> Tasks to perform
[1] Reproduce word for word the passage of the restaurant review that opens with the words containing "This spot has" and closes with "of this post)".
[2] According to the restaurant review, why does a diner not need to be a sushi lover to eat at this restaurant? Answer in one to three sentences.
[3] State whether each statement agrees with the restaurant review, answering yes or no and quoting the deciding words: (a) The restaurant has been in the East Village since 2015. (b) Chef Chung Chow opened the restaurant on his own. (c) The Tuna Poke contains pickled jalapeños.

> Text shown

This spot has graced the East Village since 2015, and for some reason, it caught my attention for brunch this past Easter. I thought it would make for a departure from tradition in an almost rebellious way. Found out it was a fantastic choice with truly enjoyable, and sharable, upscale Hawaiian food that covered all the bases. The Tuna Poke is a must order. It was delightfully-sesame-fresh with macadamia nuts, for crunch and pickled jalapeños for heat. (seen in the photo at the top of this post)
The elevated Hawaiian cuisine mostly focuses on seafood with Japanese/Korean influences. But you don’t have to be a sushi lover to eat here, there is a great assortment of meats and veggies and lots of small dishes to share. It was originally opened by three former Per Se chefs, and now run by Chef and co-owner Chung Chow.

> Data section

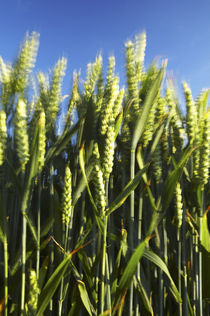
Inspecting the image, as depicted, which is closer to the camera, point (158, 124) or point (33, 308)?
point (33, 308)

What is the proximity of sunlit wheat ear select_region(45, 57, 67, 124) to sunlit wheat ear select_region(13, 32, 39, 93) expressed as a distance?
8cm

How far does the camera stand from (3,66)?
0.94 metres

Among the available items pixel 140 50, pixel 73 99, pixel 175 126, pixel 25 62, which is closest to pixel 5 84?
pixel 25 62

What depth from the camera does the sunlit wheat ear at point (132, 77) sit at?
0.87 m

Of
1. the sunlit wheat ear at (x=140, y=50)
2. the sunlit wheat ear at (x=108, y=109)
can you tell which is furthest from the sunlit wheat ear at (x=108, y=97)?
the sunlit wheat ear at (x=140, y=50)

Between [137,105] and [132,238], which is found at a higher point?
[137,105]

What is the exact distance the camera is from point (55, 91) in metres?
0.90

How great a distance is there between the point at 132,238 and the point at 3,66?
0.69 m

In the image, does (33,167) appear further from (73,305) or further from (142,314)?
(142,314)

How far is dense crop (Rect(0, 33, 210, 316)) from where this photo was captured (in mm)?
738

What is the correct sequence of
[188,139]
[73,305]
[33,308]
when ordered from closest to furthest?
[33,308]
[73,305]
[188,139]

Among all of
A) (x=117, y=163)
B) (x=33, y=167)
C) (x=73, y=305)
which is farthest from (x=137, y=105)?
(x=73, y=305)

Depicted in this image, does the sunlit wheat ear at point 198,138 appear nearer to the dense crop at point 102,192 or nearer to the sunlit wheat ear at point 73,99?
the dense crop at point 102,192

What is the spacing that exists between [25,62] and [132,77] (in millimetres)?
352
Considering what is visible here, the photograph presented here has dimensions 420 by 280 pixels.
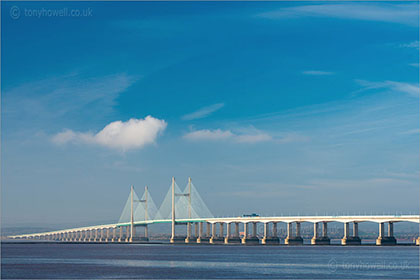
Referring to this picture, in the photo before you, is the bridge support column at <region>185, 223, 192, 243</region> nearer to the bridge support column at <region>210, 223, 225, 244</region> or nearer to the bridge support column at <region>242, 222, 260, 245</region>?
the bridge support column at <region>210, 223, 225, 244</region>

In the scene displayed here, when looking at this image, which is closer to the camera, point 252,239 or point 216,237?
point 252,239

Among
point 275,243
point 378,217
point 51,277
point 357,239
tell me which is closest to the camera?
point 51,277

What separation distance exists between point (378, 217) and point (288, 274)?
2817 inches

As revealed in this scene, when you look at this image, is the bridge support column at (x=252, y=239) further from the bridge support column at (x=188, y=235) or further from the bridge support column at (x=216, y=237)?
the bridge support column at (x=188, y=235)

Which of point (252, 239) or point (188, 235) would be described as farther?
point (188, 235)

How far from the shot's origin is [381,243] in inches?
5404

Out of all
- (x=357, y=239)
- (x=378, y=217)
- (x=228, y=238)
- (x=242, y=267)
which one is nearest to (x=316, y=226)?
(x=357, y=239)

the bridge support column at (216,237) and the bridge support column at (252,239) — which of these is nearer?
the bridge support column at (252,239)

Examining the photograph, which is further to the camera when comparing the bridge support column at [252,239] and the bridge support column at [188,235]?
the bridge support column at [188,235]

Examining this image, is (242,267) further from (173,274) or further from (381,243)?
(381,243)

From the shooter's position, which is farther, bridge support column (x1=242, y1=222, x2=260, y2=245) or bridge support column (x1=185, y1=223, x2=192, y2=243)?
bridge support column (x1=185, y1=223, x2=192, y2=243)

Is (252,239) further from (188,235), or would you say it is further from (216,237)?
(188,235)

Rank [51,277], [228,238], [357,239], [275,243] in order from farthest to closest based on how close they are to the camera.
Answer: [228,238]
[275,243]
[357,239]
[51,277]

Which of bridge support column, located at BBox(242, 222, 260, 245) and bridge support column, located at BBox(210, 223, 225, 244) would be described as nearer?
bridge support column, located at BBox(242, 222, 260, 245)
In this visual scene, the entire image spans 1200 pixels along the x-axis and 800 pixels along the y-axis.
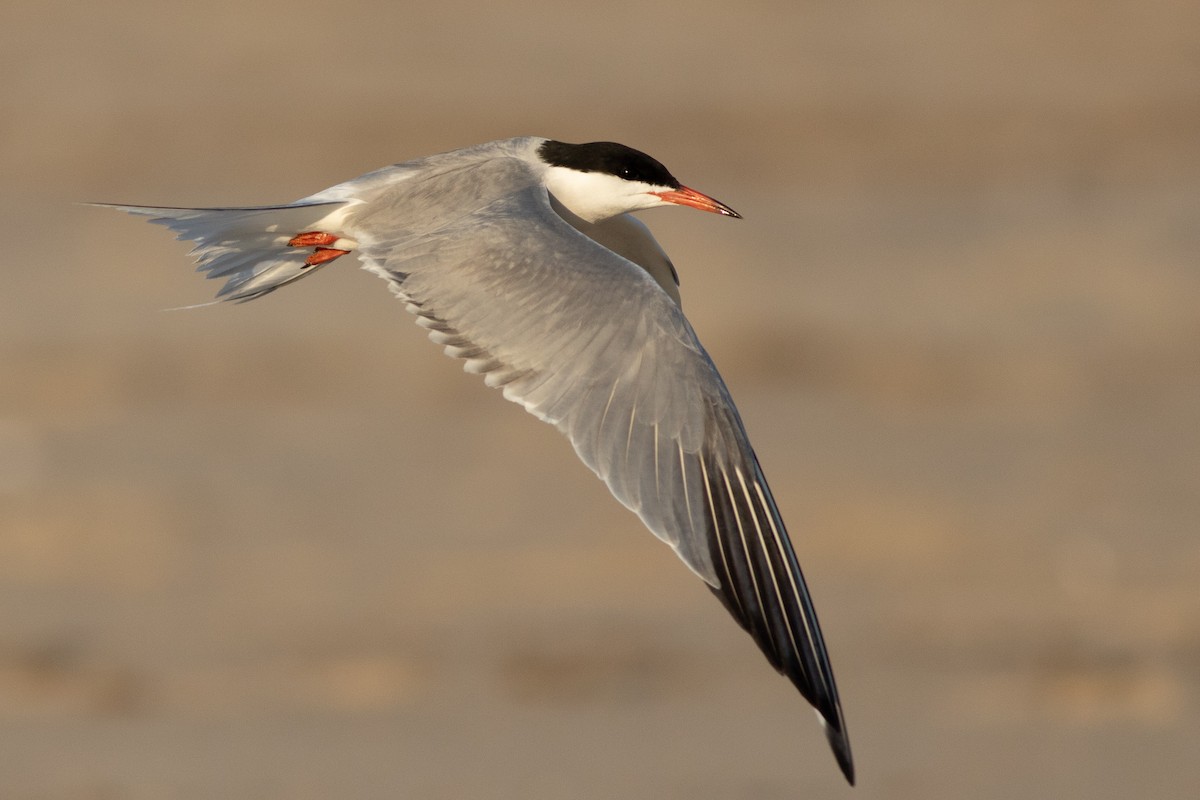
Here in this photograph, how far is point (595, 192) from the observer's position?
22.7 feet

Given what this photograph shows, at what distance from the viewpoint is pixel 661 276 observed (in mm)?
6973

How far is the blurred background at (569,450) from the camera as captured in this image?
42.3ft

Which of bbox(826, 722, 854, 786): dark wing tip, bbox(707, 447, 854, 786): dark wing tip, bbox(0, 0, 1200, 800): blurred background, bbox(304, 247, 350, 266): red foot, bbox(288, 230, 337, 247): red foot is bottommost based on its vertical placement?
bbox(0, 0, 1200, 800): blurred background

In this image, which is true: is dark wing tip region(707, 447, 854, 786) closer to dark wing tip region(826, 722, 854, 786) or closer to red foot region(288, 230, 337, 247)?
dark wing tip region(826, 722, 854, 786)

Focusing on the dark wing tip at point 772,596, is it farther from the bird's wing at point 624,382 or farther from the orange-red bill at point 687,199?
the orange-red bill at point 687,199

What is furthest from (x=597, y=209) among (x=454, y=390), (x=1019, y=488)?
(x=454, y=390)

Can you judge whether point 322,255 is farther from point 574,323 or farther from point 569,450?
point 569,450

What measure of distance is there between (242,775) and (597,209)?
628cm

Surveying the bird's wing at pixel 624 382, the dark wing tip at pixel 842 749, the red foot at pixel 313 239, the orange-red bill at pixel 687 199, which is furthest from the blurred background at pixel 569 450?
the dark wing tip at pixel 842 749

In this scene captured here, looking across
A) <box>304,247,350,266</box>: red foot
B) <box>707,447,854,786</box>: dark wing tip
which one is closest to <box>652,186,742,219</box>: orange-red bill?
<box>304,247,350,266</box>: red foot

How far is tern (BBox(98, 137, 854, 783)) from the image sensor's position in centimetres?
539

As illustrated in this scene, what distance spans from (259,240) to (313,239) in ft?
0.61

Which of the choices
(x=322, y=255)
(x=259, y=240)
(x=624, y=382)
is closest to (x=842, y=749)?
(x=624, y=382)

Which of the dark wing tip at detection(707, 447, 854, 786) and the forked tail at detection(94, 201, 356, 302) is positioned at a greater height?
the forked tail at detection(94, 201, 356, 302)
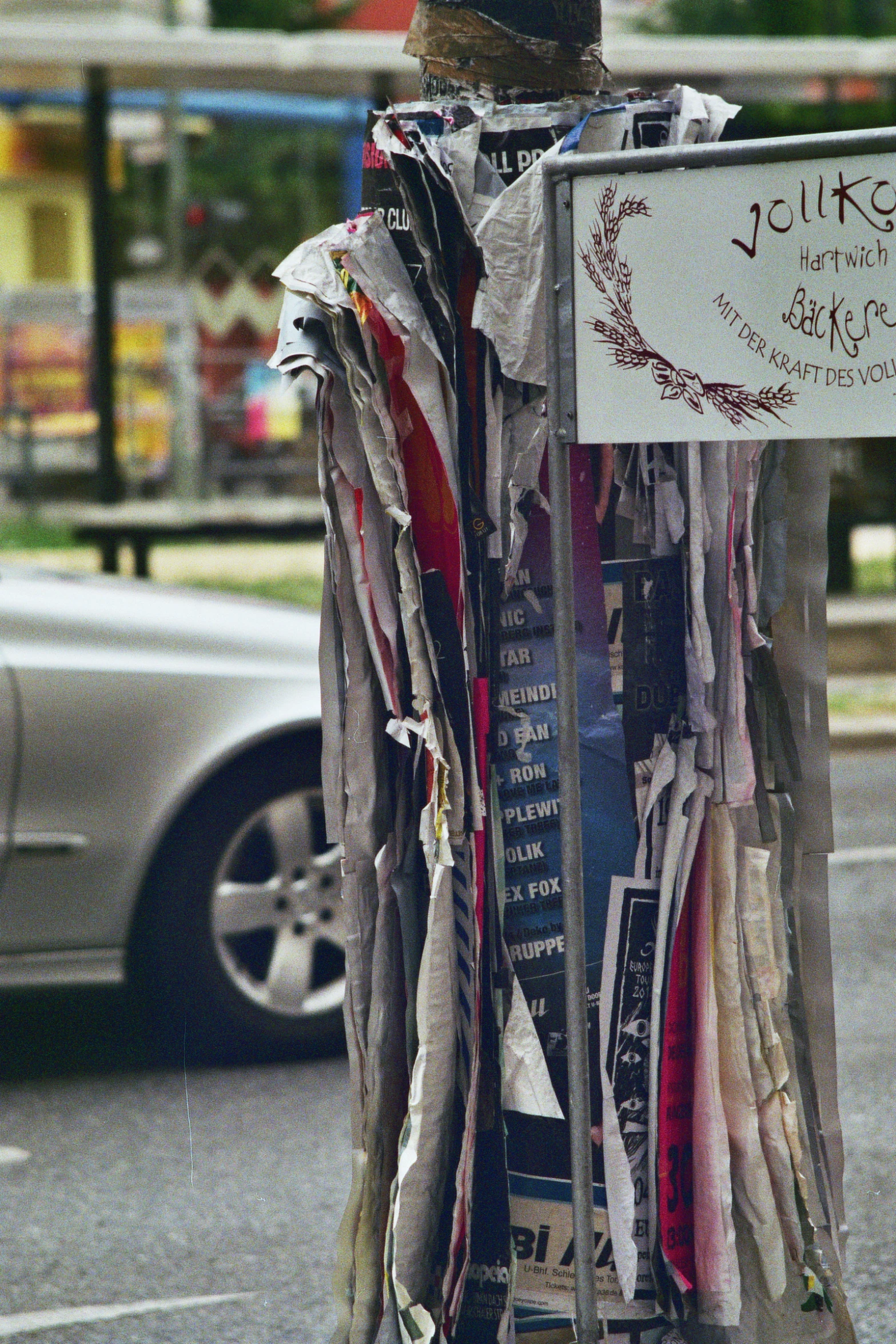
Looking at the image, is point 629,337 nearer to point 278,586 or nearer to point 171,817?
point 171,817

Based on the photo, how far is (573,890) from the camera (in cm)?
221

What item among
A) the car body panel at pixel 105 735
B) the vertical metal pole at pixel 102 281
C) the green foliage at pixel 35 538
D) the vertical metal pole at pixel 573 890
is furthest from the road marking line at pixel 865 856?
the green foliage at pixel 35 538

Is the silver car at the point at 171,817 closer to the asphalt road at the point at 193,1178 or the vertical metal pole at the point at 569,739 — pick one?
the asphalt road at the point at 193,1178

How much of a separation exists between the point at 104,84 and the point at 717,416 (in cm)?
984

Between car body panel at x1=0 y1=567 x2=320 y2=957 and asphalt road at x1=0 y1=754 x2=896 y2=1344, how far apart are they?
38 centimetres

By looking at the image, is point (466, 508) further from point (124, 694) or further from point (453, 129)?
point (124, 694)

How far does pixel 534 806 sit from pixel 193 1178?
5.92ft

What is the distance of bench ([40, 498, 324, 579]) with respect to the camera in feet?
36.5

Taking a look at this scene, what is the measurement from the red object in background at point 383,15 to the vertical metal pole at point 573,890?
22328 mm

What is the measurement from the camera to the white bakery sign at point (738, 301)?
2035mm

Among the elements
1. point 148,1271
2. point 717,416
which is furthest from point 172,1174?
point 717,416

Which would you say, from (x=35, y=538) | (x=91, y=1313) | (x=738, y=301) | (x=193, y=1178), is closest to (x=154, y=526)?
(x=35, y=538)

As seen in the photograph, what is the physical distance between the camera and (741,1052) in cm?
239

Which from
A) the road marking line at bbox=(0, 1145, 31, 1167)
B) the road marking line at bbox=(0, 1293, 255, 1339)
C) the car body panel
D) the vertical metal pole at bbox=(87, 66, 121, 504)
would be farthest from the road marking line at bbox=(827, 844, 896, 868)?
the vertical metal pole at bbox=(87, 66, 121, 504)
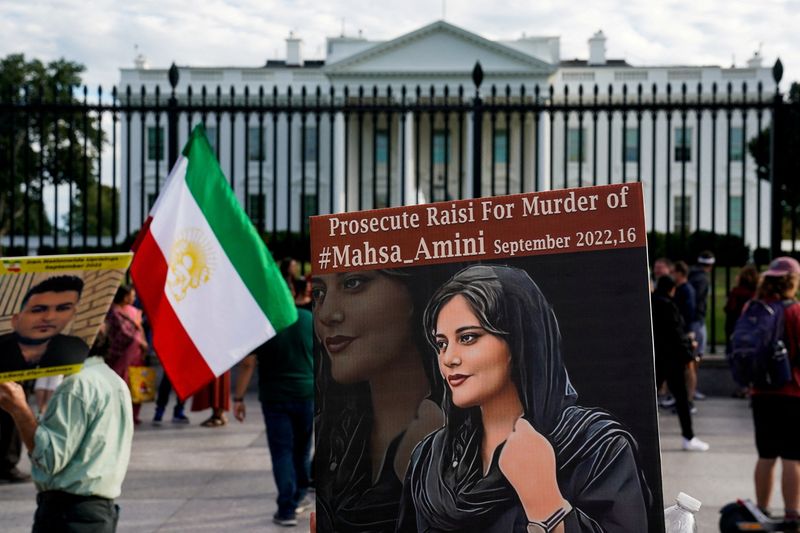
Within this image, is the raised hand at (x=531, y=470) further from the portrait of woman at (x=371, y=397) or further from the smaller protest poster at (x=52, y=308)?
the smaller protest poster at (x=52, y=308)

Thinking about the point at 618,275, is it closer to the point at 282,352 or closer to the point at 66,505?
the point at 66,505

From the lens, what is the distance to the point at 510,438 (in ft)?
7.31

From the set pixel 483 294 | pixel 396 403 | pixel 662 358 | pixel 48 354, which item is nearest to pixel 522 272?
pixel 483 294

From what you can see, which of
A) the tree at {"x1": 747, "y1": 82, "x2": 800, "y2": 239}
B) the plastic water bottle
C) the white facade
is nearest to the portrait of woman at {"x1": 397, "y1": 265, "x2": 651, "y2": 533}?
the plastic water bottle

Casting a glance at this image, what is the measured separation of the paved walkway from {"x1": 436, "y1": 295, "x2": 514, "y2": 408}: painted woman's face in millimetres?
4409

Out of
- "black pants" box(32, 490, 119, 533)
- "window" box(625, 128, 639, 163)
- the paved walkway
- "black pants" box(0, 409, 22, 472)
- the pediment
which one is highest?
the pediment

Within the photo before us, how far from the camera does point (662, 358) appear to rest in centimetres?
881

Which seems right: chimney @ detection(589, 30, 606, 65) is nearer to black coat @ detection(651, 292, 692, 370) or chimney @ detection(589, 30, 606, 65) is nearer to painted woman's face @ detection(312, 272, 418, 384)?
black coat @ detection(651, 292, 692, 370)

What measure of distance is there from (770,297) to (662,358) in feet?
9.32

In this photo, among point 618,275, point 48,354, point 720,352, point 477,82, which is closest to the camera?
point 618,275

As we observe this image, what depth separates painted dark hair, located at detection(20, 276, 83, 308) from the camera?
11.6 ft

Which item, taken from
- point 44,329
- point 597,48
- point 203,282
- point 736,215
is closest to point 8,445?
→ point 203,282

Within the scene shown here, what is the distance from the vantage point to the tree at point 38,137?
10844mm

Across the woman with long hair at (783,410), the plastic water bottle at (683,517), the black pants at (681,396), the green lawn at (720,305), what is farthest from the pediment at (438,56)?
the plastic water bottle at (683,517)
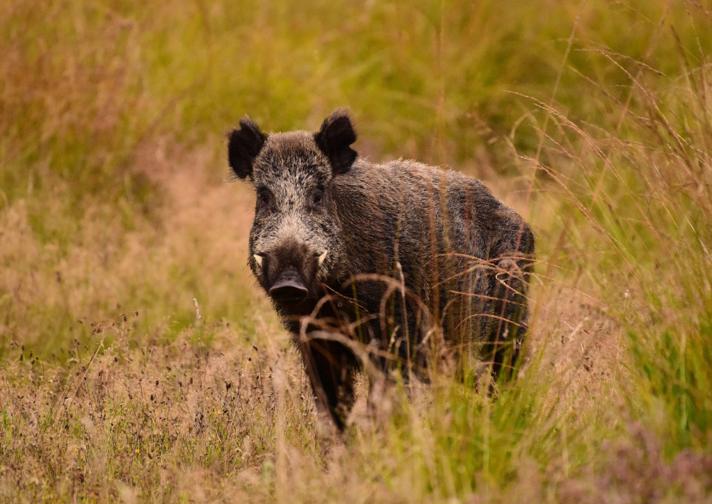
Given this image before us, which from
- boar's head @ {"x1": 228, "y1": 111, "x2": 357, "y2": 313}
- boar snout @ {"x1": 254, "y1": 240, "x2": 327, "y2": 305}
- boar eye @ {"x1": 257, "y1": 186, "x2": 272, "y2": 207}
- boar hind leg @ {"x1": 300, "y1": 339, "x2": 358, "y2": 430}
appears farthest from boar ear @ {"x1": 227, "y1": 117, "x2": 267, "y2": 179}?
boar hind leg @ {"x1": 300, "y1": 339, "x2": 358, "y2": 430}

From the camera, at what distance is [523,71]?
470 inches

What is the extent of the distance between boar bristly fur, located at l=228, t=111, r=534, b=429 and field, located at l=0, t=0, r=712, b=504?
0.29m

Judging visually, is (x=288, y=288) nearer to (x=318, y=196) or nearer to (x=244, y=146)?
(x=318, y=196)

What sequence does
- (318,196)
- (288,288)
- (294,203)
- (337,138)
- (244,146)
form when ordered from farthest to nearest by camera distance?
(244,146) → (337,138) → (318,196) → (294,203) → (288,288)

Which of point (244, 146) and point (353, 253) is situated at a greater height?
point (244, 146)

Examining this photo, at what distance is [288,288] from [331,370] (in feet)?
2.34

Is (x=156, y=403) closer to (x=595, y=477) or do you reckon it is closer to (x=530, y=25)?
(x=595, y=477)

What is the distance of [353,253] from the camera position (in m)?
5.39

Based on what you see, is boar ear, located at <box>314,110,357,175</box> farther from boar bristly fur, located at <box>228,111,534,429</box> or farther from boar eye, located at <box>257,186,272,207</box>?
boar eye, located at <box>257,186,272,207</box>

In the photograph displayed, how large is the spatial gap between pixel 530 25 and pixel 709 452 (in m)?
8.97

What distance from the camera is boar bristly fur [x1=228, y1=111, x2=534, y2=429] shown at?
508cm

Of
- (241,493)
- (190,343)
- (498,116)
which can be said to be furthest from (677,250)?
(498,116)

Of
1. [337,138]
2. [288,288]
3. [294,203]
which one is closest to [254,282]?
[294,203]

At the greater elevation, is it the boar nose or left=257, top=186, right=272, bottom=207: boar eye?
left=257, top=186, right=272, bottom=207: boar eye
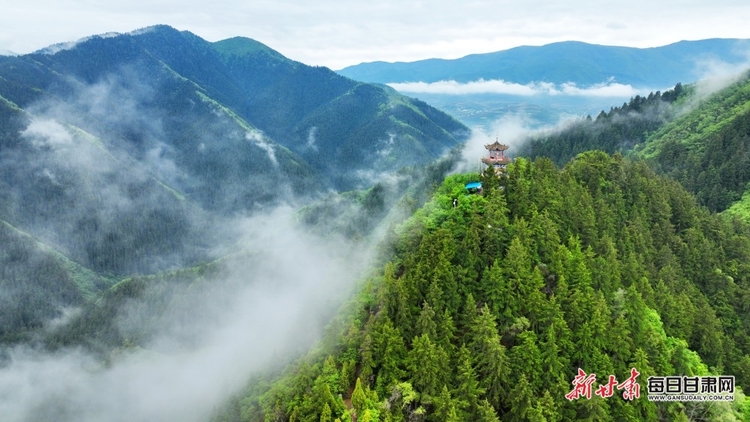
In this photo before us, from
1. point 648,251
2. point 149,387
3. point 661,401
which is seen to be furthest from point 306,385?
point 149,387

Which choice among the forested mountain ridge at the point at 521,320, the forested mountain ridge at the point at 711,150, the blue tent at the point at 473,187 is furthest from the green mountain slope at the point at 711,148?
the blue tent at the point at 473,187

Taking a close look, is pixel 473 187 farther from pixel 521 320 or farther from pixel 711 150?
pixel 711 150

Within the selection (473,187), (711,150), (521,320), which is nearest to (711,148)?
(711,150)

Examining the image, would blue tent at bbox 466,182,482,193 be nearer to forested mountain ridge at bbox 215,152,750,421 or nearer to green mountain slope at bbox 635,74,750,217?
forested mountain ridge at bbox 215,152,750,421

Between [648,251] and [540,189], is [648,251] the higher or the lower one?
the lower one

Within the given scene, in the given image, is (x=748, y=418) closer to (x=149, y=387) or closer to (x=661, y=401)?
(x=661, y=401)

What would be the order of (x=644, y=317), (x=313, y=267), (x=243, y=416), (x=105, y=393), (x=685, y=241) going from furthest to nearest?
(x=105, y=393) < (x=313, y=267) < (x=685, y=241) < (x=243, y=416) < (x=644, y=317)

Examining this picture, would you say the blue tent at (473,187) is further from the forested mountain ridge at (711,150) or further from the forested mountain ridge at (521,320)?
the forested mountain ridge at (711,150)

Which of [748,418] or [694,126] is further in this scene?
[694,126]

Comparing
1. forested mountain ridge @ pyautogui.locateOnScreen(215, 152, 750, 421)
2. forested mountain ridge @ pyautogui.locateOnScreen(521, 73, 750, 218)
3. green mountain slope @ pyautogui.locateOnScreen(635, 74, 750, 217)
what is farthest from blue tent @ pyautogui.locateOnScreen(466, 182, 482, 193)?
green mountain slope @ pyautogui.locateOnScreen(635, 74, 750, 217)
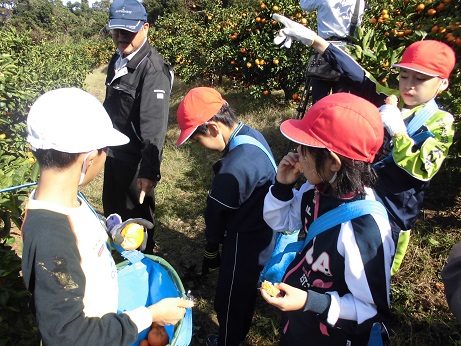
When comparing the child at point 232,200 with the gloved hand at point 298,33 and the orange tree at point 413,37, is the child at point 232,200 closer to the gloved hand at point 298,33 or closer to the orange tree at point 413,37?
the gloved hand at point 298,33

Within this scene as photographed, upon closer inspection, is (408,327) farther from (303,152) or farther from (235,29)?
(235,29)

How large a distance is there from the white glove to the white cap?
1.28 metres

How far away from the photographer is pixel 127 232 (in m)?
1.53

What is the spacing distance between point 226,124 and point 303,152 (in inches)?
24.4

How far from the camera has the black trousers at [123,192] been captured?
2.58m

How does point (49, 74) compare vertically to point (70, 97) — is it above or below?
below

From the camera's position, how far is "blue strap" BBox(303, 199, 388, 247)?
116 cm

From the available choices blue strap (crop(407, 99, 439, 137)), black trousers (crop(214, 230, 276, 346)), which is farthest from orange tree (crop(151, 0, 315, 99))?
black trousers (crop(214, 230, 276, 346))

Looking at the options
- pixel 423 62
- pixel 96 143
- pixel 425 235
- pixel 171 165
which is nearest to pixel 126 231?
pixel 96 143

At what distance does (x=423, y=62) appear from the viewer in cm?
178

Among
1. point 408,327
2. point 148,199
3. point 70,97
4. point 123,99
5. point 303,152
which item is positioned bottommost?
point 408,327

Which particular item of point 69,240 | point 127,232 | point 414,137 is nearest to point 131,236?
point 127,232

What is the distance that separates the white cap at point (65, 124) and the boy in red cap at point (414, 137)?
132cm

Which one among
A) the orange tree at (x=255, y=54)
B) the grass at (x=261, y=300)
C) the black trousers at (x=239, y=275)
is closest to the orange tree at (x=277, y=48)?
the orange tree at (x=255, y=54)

> Results for each task
[1]
This spot has graced the East Village since 2015, and for some reason, it caught my attention for brunch this past Easter. I thought it would make for a departure from tradition in an almost rebellious way. Found out it was a fantastic choice with truly enjoyable, and sharable, upscale Hawaiian food that covered all the bases. The Tuna Poke is a must order. It was delightfully-sesame-fresh with macadamia nuts, for crunch and pickled jalapeños for heat. (seen in the photo at the top of this post)

[2] A diner does not need to be a sushi lover because the menu offers a great assortment of meats and vegetables and many small dishes to share, even though the cuisine mostly focuses on seafood.

[3]
(a) Yes: "This spot has graced the East Village since 2015"
(b) No: "It was originally opened by three former Per Se chefs"
(c) Yes: "pickled jalapeños for heat"